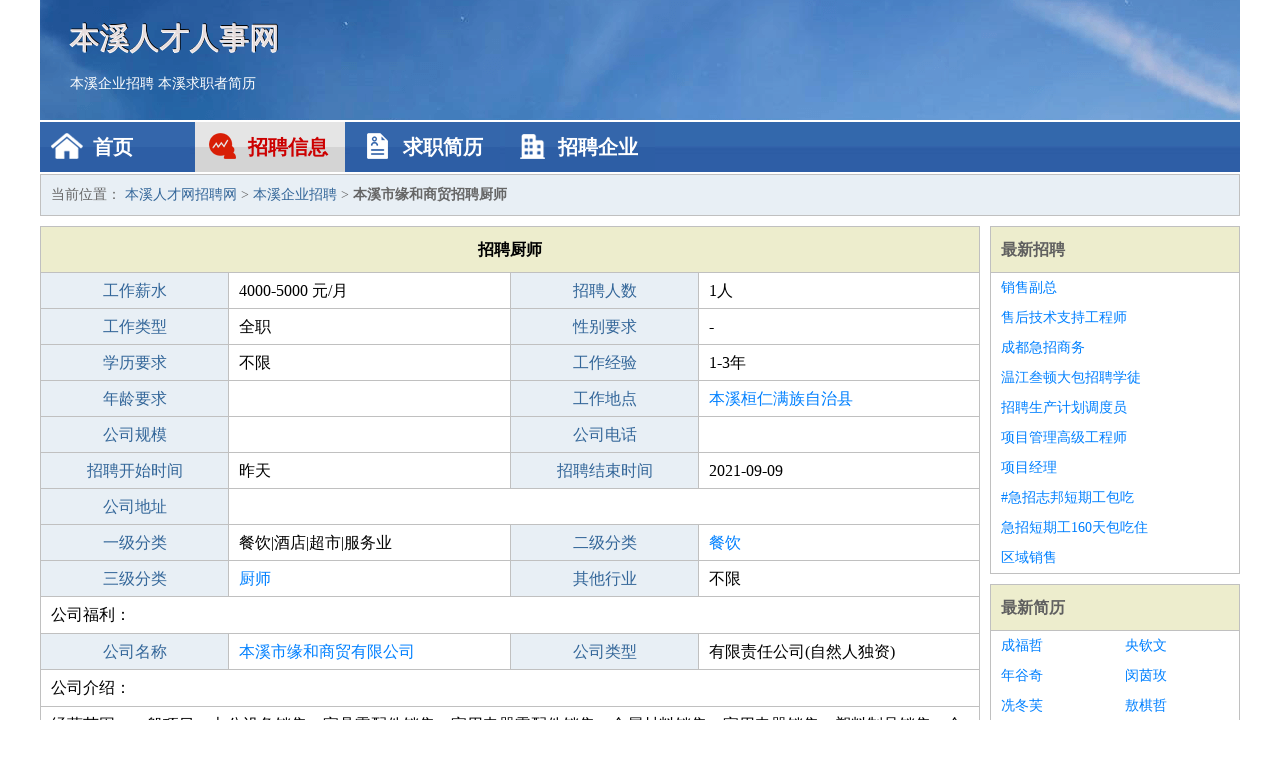

--- FILE ---
content_type: text/html
request_url: http://www.jsyucheng.com/zhaopin/2812.html
body_size: 3163
content:
<!DOCTYPE html>
<html>
<head>
<meta charset="UTF-8">
<meta name="viewport" content="width=device-width, initial-scale=1.0">
<meta http-equiv="X-UA-Compatible" content="IE=edge,chrome=1">
<meta name="applicable-device" content="pc,mobile">
<meta name="robots" content="all">
<meta name="keywords" content="厨师,本溪市缘和商贸招聘厨师">
<title>本溪市缘和商贸招聘厨师 本溪人才网招聘网</title>
<link rel="stylesheet" type="text/css" media="screen" href="/static/default/css/common.css?v=1767469693"/>
</head>
<body>
<div class="header inner">
<div class="mod-head">
<div class="hd">
<a href="/" class="logo">本溪人才人事网</a>
<a href="/zhaopin/">本溪企业招聘</a>
<a href="/jianli/">本溪求职者简历</a>
</div>
<div class="bd">
<div class="nav">
<a href="/" class="home">首页</a>
<a href="/zhaopin/" class="job active">招聘信息</a>
<a href="/jianli/" class="jianli">求职简历</a>
<a href="/qiye/" class="qiye">招聘企业</a>
</div>
</div>
</div>
</div>
<div class="container inner">
<div class="mod-breadcrumbs">
<div class="bd">
当前位置：
<a href="/">本溪人才网招聘网</a> &gt;
<a href="/zhaopin/">本溪企业招聘</a> &gt;
<strong>本溪市缘和商贸招聘厨师</strong>
</div>
</div>
<div class="main">
<div class="mod-table module">
<div class="hd">
<h1>招聘厨师</h1>
</div>
<div class="bd">
<p>
<label>工作薪水</label>
<span>4000-5000 元/月</span>
<label>招聘人数</label>
<span>1人</span>
</p>
<p>
<label>工作类型</label>
<span>全职</span>
<label>性别要求</label>
<span>-</span>
</p>
<p>
<label>学历要求</label>
<span>不限</span>
<label>工作经验</label>
<span>1-3年</span>
</p>
<p>
<label>年龄要求</label>
<span></span>
<label>工作地点</label>
<span><a href="/huanrenmanzuzizhixian/" target="_blank">本溪桓仁满族自治县</a></span>
</p>
<p>
<label>公司规模</label>
<span></span>
<label>公司电话</label>
<span></span>
</p>
<p>
<label>招聘开始时间</label>
<span>昨天</span>
<label>招聘结束时间</label>
<span>2021-09-09</span>
</p>
<p>
<label>公司地址</label>
<span class="big"></span>
</p>
<p>
<label>一级分类</label>
<span>餐饮|酒店|超市|服务业</span>
<label>二级分类</label>
<span><a href="/canyinlei/" target="_blank">餐饮</a></span>
</p>
<p>
<label>三级分类</label>
<span><a href="/chushi/" target="_blank">厨师</a></span>
<label>其他行业</label>
<span>不限</span>
</p>
<p class="large">
公司福利：                </p>
<p>
<label>公司名称</label>
<span>
<a href="/qiye/1567.html" target="_blank">本溪市缘和商贸有限公司</a>
</span>
<label>公司类型</label>
<span>有限责任公司(自然人独资)</span>
</p>
<p  class="large">
公司介绍：                </p>
<p  class="large">
经营范围：一般项目：办公设备销售，家具零配件销售，家用电器零配件销售，金属材料销售，家用电器销售，塑料制品销售，金属制品销售，消防器材销售，劳动保护用品销售，化妆品零售，厨具卫具及日用杂品零售，日用品销售，礼品花卉销售，橡胶制品销售，日用家电零售，计算机软硬件及辅助设备零售，服装服饰零售，针纺织品销售，建筑材料销售，保温材料销售，环境保护专用设备销售，金属密封件销售，金属链条及其他金属制品销售，金属结构销售，建筑用金属配件销售，电子专用设备销售，办公设备耗材销售，通信设备销售，五金产品零售，卫生洁具销售，建筑装饰材                        </p>
<p>
<label>企业联系电话</label>
<span class="big"></span>
</p>
<p class="large">
本文链接：http://www.jsyucheng.com/zhaopin/2812.html                </p>
</div>
</div>
<div class="mod-recommed mod-hot module">
<div class="hd">
相关招聘
</div>
<div class="bd">
<ul>
<li>
<a href="/zhaopin/1252.html" target="_blank">本溪市润通金属加工有限公司招聘厨师</a>
</li>
<li>
<a href="/zhaopin/1926.html" target="_blank">本溪市日日兴传媒有限公司招聘急招看护班厨师</a>
</li>
<li>
<a href="/zhaopin/301.html" target="_blank">本溪人和商贸有限公司招聘月薪9000以上招厨师</a>
</li>
<li>
<a href="/zhaopin/330.html" target="_blank">本溪北台球管销售有限公司招聘招厨师包吃住</a>
</li>
<li>
<a href="/zhaopin/335.html" target="_blank">本溪市天溢大药房招聘诚招厨师待遇好</a>
</li>
<li>
<a href="/zhaopin/338.html" target="_blank">本溪市煜什海贸易有限公司招聘招厨师待遇好月入过万</a>
</li>
<li>
<a href="/zhaopin/836.html" target="_blank">本溪顺晟机械设备租赁有限公司招聘厨师助理</a>
</li>
<li>
<a href="/zhaopin/891.html" target="_blank">本溪矿柱林总场南甸林场招聘厨师阿姨</a>
</li>
<li>
<a href="/zhaopin/4672.html" target="_blank">本溪逸青滑雪旅游开发有限公司招聘济南市招聘职工食堂厨师2人</a>
</li>
<li>
<a href="/zhaopin/4422.html" target="_blank">本溪市鸿参经贸有限公司招聘厨师</a>
</li>
<li>
<a href="/zhaopin/4421.html" target="_blank">本溪利源矿业有限公司招聘厨师</a>
</li>
<li>
<a href="/zhaopin/4300.html" target="_blank">本溪瑞海博宇商贸有限公司招聘厨师助理</a>
</li>
<li>
<a href="/zhaopin/4048.html" target="_blank">本溪富蓝建筑工程有限公司招聘厨师助理</a>
</li>
<li>
<a href="/zhaopin/3982.html" target="_blank">本溪华誉商务调查咨询有限公司招聘厨师助理</a>
</li>
<li>
<a href="/zhaopin/3969.html" target="_blank">本溪市建工开发电梯维修有限公司招聘中餐厨师</a>
</li>
<li>
<a href="/zhaopin/3909.html" target="_blank">本溪天鑫汽车销售服务有限公司招聘厨师助理</a>
</li>
<li>
<a href="/zhaopin/3902.html" target="_blank">本溪市自来水管道工程公司招聘厨师助理</a>
</li>
<li>
<a href="/zhaopin/3623.html" target="_blank">本溪海吉尔医疗器械有限公司招聘厨师</a>
</li>
<li>
<a href="/zhaopin/3621.html" target="_blank">本溪市易享电子商务有限公司招聘济南市招聘职工食堂厨师2人</a>
</li>
<li>
<a href="/zhaopin/3531.html" target="_blank">本溪纳格防水工程有限公司招聘厨师</a>
</li>
</ul>
</div>
</div>
</div>
<div class="side">
<div class="mod-recommed module">
<div class="hd">
<a href="/zhaopin/">最新招聘</a>
</div>
<div class="bd">
<ul>
<li>
<a href="/zhaopin/1595.html" target="_blank">销售副总</a>
</li>
<li>
<a href="/zhaopin/1594.html" target="_blank">售后技术支持工程师</a>
</li>
<li>
<a href="/zhaopin/1593.html" target="_blank">成都急招商务</a>
</li>
<li>
<a href="/zhaopin/1592.html" target="_blank">温江叁顿大包招聘学徒</a>
</li>
<li>
<a href="/zhaopin/1591.html" target="_blank">招聘生产计划调度员</a>
</li>
<li>
<a href="/zhaopin/1590.html" target="_blank">项目管理高级工程师</a>
</li>
<li>
<a href="/zhaopin/1589.html" target="_blank">项目经理</a>
</li>
<li>
<a href="/zhaopin/1588.html" target="_blank">#急招志邦短期工包吃</a>
</li>
<li>
<a href="/zhaopin/1587.html" target="_blank">急招短期工160天包吃住</a>
</li>
<li>
<a href="/zhaopin/1586.html" target="_blank">区域销售</a>
</li>
</ul>
</div>
</div>
<div class="mod-recommed mod-hot module">
<div class="hd">
<a href="/jianli/">最新简历</a>
</div>
<div class="bd">
<ul>
<li>
<a href="/jianli/697.html" target="_blank">成福哲</a>
</li>
<li>
<a href="/jianli/698.html" target="_blank">央钦文</a>
</li>
<li>
<a href="/jianli/703.html" target="_blank">年谷奇</a>
</li>
<li>
<a href="/jianli/705.html" target="_blank">闵茵玫</a>
</li>
<li>
<a href="/jianli/707.html" target="_blank">冼冬芙</a>
</li>
<li>
<a href="/jianli/708.html" target="_blank">敖棋哲</a>
</li>
<li>
<a href="/jianli/711.html" target="_blank">印冠雄</a>
</li>
<li>
<a href="/jianli/712.html" target="_blank">朱临齐</a>
</li>
<li>
<a href="/jianli/714.html" target="_blank">种君峻</a>
</li>
<li>
<a href="/jianli/715.html" target="_blank">匡星昊</a>
</li>
<li>
<a href="/jianli/718.html" target="_blank">佟梨妍</a>
</li>
<li>
<a href="/jianli/719.html" target="_blank">钮冠宁</a>
</li>
<li>
<a href="/jianli/720.html" target="_blank">戈誓义</a>
</li>
<li>
<a href="/jianli/721.html" target="_blank">宗世翔</a>
</li>
<li>
<a href="/jianli/723.html" target="_blank">裴君谦</a>
</li>
<li>
<a href="/jianli/724.html" target="_blank">山金畅</a>
</li>
<li>
<a href="/jianli/725.html" target="_blank">阚唯仁</a>
</li>
<li>
<a href="/jianli/729.html" target="_blank">苟天劲</a>
</li>
<li>
<a href="/jianli/732.html" target="_blank">唐国维</a>
</li>
<li>
<a href="/jianli/734.html" target="_blank">燕君齐</a>
</li>
</ul>
</div>
</div>
</div>
</div>
<div class="footer">
<div class="inner">
<div class="mod-foot">
<p><a href="//www.jsyucheng.com/">本溪人才网 - 本溪人才网招聘网</a></p>
<p><a href="//www.jsyucheng.com/" target="_blank">关于我们</a>
<a href="//www.jsyucheng.com/" target="_blank">本溪人才网招聘网</a>  <a href="//www.jsyucheng.com/sitemap.xml" target="_blank">网站地图</a> Copyright &copy; 2010-2026  All Rights Reserved.
</p>
</div>
</div>
</div>
<script src="/static/default/script/jquery-1.11.0.min.js"></script>
<script src="/static/default/script/common.js"></script>
<script defer src="https://static.cloudflareinsights.com/beacon.min.js/vcd15cbe7772f49c399c6a5babf22c1241717689176015" integrity="sha512-ZpsOmlRQV6y907TI0dKBHq9Md29nnaEIPlkf84rnaERnq6zvWvPUqr2ft8M1aS28oN72PdrCzSjY4U6VaAw1EQ==" data-cf-beacon='{"version":"2024.11.0","token":"4b5eacf72b41486eae5528212b9fdc74","r":1,"server_timing":{"name":{"cfCacheStatus":true,"cfEdge":true,"cfExtPri":true,"cfL4":true,"cfOrigin":true,"cfSpeedBrain":true},"location_startswith":null}}' crossorigin="anonymous"></script>
</body>
</html>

————

Pull every line with "jsyucheng" from the records.

Result of this task »
request_url: http://www.jsyucheng.com/zhaopin/2812.html
本文链接：http://www.jsyucheng.com/zhaopin/2812.html                </p>
<p><a href="//www.jsyucheng.com/">本溪人才网 - 本溪人才网招聘网</a></p>
<p><a href="//www.jsyucheng.com/" target="_blank">关于我们</a>
<a href="//www.jsyucheng.com/" target="_blank">本溪人才网招聘网</a>  <a href="//www.jsyucheng.com/sitemap.xml" target="_blank">网站地图</a> Copyright &copy; 2010-2026  All Rights Reserved.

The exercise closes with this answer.